Japan Picks F-35 as Mainstay Fighter: Reports

TOKYO - Japan has chosen the U.S.-made F-35 stealth jet as its next-generation mainstay fighter in a multibillion-dollar deal, reports said Dec. 13.
The Defense Ministry picked the jet made by Lockheed Martin to replace its aging fleet of F-4 jets over two rivals, the Boeing-made F/A-18 Super Hornet and the Eurofighter Typhoon, the Yomiuri Shimbun said.
Japan's biggest daily said the Defense Ministry had "agreed in principle" to select the F-35, with a formal announcement expected Dec. 16 at the Security Council of Japan, chaired by Prime Minister Yoshihiko Noda.
Kyodo News cited unnamed government sources as saying the ministry had decided to buy 40 F-35 fighters, while the Nikkei business daily said only that the jet remained a "prime candidate."
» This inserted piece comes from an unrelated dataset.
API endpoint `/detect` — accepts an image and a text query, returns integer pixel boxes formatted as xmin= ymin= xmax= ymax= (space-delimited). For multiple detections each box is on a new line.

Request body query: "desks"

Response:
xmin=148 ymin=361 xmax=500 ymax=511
Earlier reports said Japan could buy as many as 50 new jets, equipped with stealth technology, with a price tag of more than $6 billion.
A Defense Ministry spokesman on Dec. 13 declined to confirm the reports, saying: "We are still trying to do our best to make a final decision by the end of this year."
And Chief Cabinet Secretary Osamu Fujimura denied the reports that a final decision had been made, Dow Jones Newswires said.
The F-35, the most expensive weapons program in Pentagon history, has been plagued by cost overruns and technical delays.
The jet, co-developed with British defense giant BAE Systems, is the most expensive among the three candidates, with a price tag estimated at $113 million per aircraft.
Japan initially aimed to acquire the F-22 stealth fighter to renew its fleet, but U.S. law prohibits exports of the jet because the U.S. has said it would halt production of the model.